結論 本件審判の請求は、成り立たない。 
理由 第1 手続の経緯
本願は、2014年(平成26年)6月11日(優先権主張 平成25年6月12日、平成25年8月26日)を国際出願日とする出願である特願2015-522544号の一部を、平成28年7月19日に新たな特許出願としたものであって、その手続の経緯は以下のとおりである。

平成29年 8月21日付け:拒絶理由通知
同年10月25日 :意見書の提出、手続補正
同年12月 7日付け:拒絶査定
平成30年 2月14日 :拒絶査定不服審判請求
令和 1年 5月24日付け:拒絶理由通知(当審)
令和 1年 7月25日 :意見書の提出、手続補正
令和 1年11月19日付け:拒絶理由通知(当審)
令和 2年 1月23日 :意見書の提出、手続補正

第2 当審拒絶理由の概要
令和1年11月19日付けの当審が通知した拒絶理由の概要は次のとおりである。

(発明該当性)この出願の請求項1に記載されたものは、下記の点で特許法第29条第1項柱書に規定する要件を満たしていないから、特許を受けることができない。

記: 請求項1の「画像符号化データ」は、「画像符号化データ」が有する「データ構造」が、「画像復号装置」と協働して情報処理を実現しているものとはいえない。
よって、請求項1の「画像符号化データ」は、「データ構造」に基づく情報処理に技術的特徴は認められず、また、「復号する処理に用いられる」という用途を提示しているのみであるから、「情報の単なる提示」を行うものに該当する。

************

課題内容 | 原文によると、令和1年11月19日付けの当審拒絶理由で、請求項1に記載されたものはどの規定の要件を満たしていないとされたか答えよ。

************

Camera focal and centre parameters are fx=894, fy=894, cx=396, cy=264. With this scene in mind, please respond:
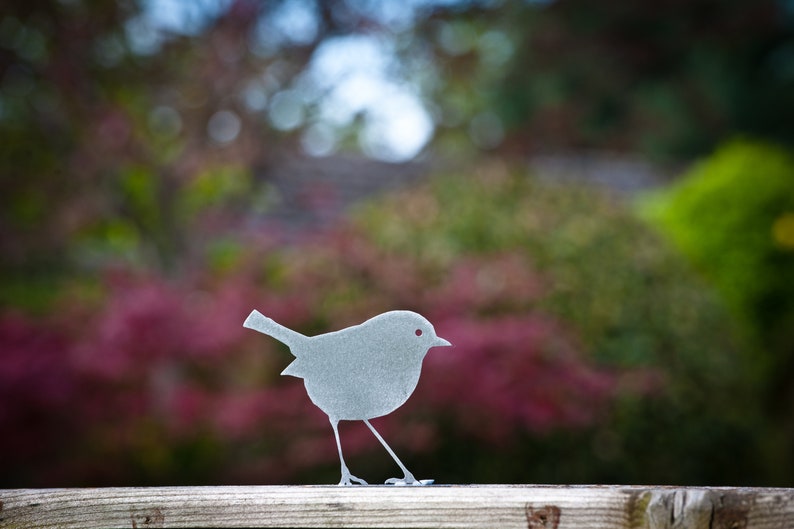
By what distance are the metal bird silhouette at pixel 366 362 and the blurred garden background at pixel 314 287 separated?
6.43 feet

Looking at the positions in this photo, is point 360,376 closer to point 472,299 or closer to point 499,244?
point 472,299

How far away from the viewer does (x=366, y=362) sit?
165 centimetres

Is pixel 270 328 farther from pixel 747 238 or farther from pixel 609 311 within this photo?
pixel 747 238

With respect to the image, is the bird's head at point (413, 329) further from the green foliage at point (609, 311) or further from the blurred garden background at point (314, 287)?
the green foliage at point (609, 311)

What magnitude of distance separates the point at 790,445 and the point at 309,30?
3.63 m

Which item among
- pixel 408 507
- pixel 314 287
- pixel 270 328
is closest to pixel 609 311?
pixel 314 287

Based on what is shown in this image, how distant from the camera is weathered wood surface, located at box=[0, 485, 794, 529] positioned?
1.31m

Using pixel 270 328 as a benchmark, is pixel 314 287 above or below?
above

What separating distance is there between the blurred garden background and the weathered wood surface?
221 cm

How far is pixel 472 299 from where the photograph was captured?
3.92 metres

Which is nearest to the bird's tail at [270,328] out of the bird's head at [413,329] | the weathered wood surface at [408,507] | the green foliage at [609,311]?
the bird's head at [413,329]

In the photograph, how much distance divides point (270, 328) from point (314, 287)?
251 centimetres

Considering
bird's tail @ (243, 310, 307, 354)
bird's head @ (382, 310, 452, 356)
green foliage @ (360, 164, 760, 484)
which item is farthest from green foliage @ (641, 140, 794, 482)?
bird's tail @ (243, 310, 307, 354)

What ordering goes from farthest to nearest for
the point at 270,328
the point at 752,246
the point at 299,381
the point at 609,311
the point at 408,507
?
the point at 752,246
the point at 609,311
the point at 299,381
the point at 270,328
the point at 408,507
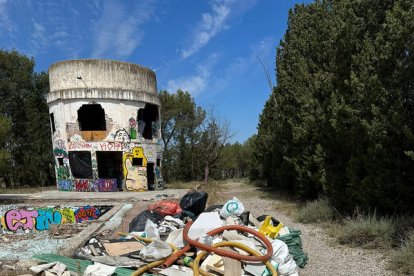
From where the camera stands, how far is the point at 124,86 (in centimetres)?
2544

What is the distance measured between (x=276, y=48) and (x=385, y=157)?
13.9 m

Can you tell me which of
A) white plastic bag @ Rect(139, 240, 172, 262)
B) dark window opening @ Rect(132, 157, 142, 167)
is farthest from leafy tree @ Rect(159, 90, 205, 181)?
white plastic bag @ Rect(139, 240, 172, 262)

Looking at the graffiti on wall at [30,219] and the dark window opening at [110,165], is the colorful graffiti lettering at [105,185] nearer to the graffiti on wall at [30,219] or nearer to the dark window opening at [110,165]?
the dark window opening at [110,165]

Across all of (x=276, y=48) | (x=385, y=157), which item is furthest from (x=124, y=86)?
(x=385, y=157)

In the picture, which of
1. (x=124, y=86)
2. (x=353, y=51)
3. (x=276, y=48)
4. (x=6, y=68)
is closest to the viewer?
(x=353, y=51)

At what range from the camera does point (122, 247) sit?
6824mm

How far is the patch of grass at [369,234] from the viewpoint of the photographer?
7.74 m

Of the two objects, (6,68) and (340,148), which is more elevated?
(6,68)

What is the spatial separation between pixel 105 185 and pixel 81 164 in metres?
2.25

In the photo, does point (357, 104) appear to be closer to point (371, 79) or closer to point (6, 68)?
point (371, 79)

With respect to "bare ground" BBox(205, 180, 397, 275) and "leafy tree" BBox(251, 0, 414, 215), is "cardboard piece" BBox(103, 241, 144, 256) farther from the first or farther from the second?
"leafy tree" BBox(251, 0, 414, 215)

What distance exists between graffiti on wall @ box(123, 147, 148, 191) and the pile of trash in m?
17.5

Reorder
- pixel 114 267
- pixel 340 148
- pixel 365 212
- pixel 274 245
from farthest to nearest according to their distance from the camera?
1. pixel 340 148
2. pixel 365 212
3. pixel 274 245
4. pixel 114 267

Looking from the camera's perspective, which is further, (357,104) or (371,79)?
(357,104)
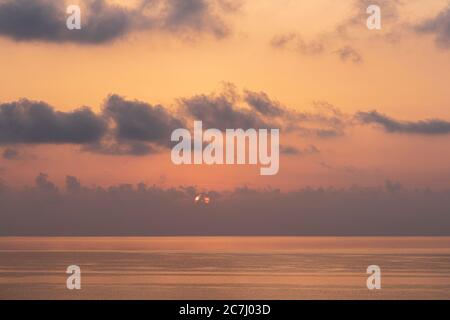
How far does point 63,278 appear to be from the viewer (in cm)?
13188

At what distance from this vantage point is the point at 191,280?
12494 centimetres
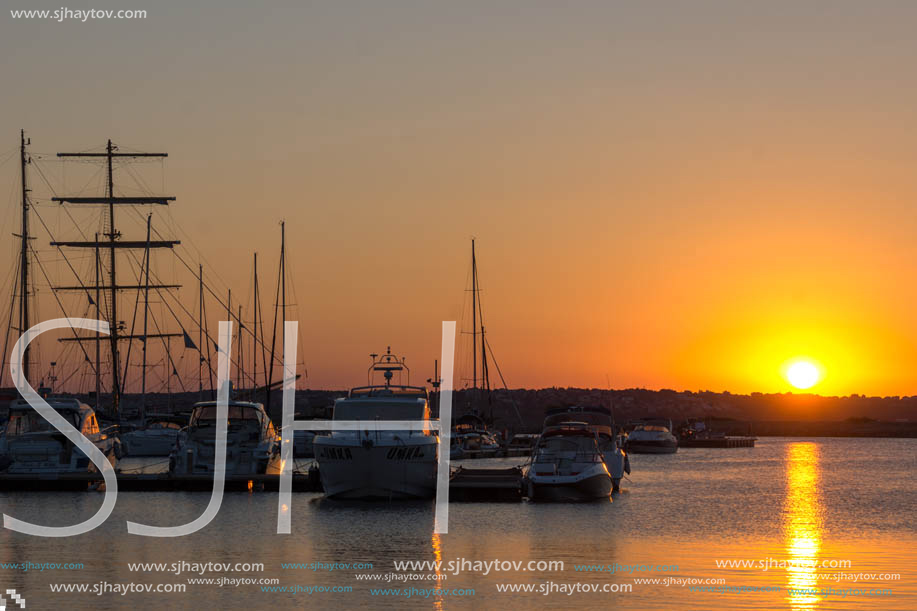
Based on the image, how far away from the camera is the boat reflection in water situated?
23297mm

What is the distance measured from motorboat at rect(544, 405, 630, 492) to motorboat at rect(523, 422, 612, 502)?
9.00 feet

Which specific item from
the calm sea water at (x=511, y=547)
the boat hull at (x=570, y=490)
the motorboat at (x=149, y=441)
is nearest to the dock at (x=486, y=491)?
the boat hull at (x=570, y=490)

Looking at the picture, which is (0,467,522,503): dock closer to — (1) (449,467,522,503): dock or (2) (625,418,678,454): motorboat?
(1) (449,467,522,503): dock

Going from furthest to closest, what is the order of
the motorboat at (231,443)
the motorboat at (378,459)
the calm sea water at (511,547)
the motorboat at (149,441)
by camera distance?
the motorboat at (149,441)
the motorboat at (231,443)
the motorboat at (378,459)
the calm sea water at (511,547)

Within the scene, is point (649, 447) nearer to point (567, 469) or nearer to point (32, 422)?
point (567, 469)

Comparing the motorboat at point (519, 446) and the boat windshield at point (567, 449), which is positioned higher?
the boat windshield at point (567, 449)

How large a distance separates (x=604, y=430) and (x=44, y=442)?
23.6 metres

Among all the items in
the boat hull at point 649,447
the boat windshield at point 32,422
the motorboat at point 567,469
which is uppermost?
the boat windshield at point 32,422

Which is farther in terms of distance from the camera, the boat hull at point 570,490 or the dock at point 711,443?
the dock at point 711,443

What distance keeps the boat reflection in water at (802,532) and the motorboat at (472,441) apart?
19.3 meters

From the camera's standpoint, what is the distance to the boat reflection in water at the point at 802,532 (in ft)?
76.4

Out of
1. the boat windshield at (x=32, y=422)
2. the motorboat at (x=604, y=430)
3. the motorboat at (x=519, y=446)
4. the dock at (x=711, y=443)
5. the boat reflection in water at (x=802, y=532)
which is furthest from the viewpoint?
the dock at (x=711, y=443)

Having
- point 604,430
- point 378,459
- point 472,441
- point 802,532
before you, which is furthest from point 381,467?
point 472,441

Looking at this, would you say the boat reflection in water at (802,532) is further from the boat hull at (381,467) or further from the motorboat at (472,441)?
the motorboat at (472,441)
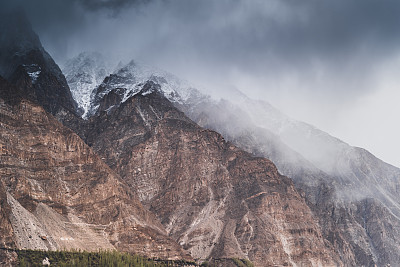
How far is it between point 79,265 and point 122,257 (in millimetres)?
32871

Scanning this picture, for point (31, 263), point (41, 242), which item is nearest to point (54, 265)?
point (31, 263)

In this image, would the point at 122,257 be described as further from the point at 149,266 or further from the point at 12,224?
the point at 12,224

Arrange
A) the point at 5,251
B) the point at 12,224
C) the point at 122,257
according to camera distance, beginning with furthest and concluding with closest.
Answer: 1. the point at 122,257
2. the point at 12,224
3. the point at 5,251

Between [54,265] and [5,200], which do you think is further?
[5,200]

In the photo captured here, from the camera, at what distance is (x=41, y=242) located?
188625mm

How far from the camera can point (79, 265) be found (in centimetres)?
16812

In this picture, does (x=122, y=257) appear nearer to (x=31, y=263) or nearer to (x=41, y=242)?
(x=41, y=242)

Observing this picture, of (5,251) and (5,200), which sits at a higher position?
(5,200)

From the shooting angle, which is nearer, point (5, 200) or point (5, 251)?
point (5, 251)

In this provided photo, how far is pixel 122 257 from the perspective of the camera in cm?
19938

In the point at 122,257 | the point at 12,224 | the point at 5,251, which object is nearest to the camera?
the point at 5,251

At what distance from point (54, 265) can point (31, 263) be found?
7.27 metres

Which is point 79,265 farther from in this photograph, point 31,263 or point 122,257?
point 122,257

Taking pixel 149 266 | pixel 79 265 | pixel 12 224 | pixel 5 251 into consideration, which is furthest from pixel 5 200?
pixel 149 266
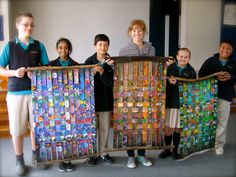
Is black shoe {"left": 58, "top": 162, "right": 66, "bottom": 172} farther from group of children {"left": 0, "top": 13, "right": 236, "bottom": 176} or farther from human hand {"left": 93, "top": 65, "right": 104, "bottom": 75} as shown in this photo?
human hand {"left": 93, "top": 65, "right": 104, "bottom": 75}

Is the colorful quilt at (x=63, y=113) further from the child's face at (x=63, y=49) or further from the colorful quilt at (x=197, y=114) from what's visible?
the colorful quilt at (x=197, y=114)

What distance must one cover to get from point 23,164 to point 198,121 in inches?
71.9

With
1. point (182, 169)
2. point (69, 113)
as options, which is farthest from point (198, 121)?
point (69, 113)

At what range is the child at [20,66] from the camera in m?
2.58

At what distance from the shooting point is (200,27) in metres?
5.39

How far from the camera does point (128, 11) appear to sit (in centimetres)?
584

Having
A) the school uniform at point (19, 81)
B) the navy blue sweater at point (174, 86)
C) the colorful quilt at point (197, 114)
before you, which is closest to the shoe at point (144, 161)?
the colorful quilt at point (197, 114)

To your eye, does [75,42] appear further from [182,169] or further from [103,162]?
[182,169]

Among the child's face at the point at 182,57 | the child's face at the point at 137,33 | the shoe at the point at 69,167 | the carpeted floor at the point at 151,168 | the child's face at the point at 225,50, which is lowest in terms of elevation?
the carpeted floor at the point at 151,168

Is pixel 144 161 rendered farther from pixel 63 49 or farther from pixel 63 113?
pixel 63 49

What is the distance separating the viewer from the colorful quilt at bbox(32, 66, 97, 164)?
8.45 ft

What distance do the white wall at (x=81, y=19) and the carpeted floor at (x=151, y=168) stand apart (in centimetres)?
279

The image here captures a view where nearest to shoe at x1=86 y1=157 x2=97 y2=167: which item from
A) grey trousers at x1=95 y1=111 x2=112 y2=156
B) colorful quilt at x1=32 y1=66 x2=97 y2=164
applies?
grey trousers at x1=95 y1=111 x2=112 y2=156

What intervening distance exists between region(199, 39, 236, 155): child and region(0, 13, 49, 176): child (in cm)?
179
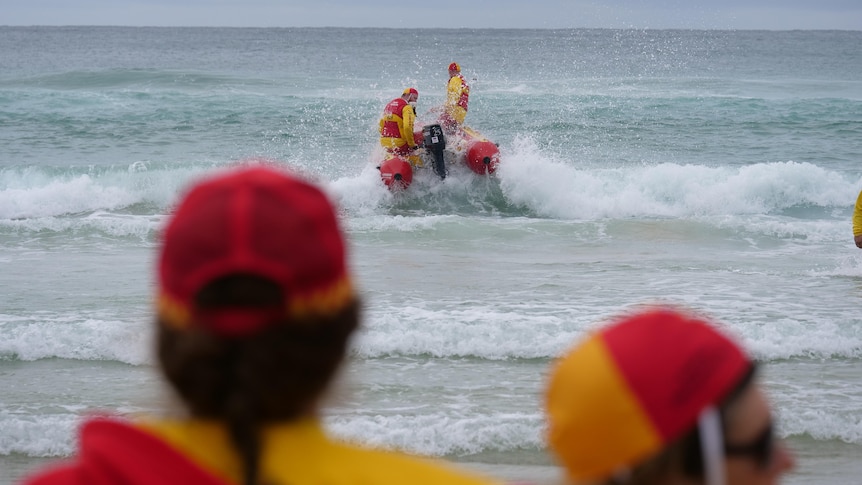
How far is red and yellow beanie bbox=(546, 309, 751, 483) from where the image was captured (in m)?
1.30

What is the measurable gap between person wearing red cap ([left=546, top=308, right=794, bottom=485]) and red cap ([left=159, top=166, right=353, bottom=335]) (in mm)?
369

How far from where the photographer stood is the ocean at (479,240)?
616cm

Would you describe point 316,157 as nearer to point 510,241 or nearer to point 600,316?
point 510,241

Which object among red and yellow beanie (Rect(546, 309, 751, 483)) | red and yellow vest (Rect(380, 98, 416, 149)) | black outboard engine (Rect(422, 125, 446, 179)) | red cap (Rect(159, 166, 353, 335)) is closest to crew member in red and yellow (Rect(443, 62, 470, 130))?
black outboard engine (Rect(422, 125, 446, 179))

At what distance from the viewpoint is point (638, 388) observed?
1.31m

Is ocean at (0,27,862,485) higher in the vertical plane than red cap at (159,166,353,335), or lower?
lower

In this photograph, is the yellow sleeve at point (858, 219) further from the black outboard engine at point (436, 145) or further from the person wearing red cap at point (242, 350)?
the person wearing red cap at point (242, 350)

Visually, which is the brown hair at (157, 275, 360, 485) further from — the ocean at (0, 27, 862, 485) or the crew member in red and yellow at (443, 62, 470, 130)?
the crew member in red and yellow at (443, 62, 470, 130)

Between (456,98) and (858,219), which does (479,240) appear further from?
(858,219)

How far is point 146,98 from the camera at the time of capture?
29.0 m

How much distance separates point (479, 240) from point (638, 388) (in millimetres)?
10709

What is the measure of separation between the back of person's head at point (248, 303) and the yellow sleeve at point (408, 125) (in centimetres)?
1336

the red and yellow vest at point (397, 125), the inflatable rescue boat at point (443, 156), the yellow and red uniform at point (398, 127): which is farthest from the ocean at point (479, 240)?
the red and yellow vest at point (397, 125)

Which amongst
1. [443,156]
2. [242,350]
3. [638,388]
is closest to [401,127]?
[443,156]
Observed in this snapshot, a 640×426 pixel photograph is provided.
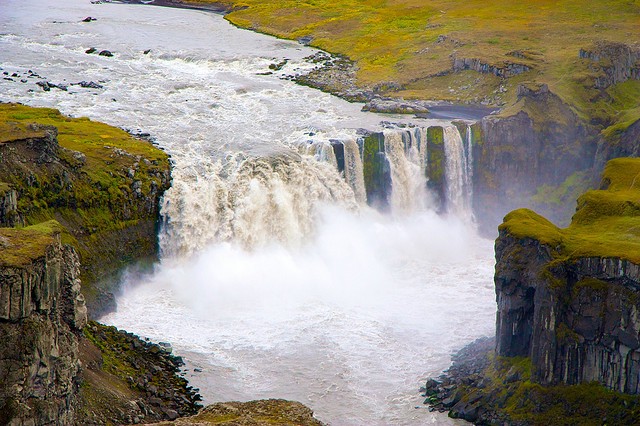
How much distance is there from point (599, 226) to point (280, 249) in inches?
1262

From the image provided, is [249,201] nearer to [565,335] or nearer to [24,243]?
[565,335]

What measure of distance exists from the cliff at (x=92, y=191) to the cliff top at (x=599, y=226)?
1280 inches

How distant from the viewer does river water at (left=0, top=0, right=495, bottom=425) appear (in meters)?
69.8

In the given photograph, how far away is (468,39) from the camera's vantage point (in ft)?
478

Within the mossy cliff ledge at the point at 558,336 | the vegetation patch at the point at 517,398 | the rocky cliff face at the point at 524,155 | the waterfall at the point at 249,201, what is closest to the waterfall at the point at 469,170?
the rocky cliff face at the point at 524,155

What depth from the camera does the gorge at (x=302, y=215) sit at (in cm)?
7031

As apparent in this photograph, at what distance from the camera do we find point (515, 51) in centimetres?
13238

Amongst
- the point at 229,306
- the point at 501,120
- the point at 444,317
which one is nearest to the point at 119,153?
the point at 229,306

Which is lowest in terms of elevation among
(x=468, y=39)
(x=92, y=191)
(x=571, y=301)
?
(x=571, y=301)

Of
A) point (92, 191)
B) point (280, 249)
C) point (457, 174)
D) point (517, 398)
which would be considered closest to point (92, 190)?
point (92, 191)

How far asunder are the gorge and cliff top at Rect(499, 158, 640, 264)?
2347mm

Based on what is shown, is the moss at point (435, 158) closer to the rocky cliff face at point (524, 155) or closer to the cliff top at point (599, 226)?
the rocky cliff face at point (524, 155)

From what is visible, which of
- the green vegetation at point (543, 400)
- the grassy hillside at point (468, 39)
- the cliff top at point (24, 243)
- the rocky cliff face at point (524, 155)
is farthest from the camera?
the grassy hillside at point (468, 39)

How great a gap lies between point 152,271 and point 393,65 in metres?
68.7
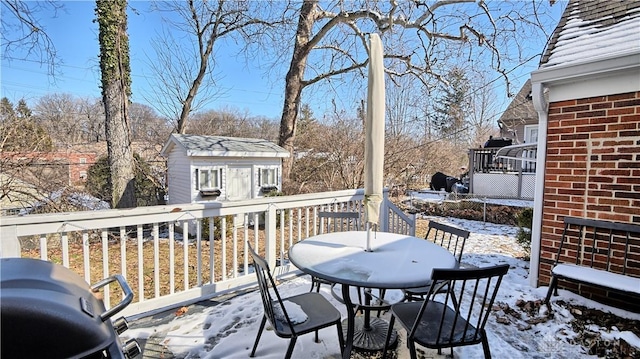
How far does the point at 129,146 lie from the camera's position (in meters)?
8.17

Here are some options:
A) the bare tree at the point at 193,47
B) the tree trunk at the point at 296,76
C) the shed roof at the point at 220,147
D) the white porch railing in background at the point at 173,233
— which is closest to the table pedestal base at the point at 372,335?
the white porch railing in background at the point at 173,233

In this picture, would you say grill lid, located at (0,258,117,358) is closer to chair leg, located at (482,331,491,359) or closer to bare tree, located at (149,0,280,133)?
chair leg, located at (482,331,491,359)

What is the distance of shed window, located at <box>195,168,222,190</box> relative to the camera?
917 cm

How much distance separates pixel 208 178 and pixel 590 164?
8706 millimetres

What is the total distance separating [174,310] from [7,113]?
477cm

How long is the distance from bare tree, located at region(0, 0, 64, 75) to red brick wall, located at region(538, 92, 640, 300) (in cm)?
660

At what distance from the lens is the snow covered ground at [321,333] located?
2336 mm

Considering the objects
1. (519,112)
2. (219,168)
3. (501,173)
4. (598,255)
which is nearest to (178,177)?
(219,168)

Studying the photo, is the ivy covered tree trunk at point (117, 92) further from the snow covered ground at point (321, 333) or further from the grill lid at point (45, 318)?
the grill lid at point (45, 318)

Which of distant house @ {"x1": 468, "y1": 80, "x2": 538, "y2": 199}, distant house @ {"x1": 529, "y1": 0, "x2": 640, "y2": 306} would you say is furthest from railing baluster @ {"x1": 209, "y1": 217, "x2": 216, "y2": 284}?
distant house @ {"x1": 468, "y1": 80, "x2": 538, "y2": 199}

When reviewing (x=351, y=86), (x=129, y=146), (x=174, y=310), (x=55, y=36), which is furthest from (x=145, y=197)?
(x=174, y=310)

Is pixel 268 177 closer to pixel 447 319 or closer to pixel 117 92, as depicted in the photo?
pixel 117 92

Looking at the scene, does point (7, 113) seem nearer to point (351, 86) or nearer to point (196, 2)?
point (196, 2)

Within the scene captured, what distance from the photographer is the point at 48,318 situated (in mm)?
1137
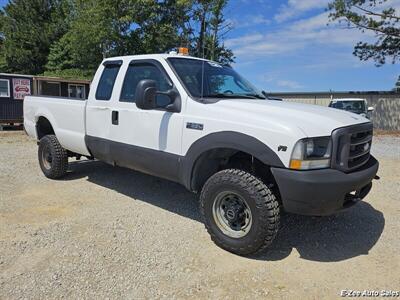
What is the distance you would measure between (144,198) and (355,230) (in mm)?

************

解答 | 特許法第29条第1項柱書に規定する要件である。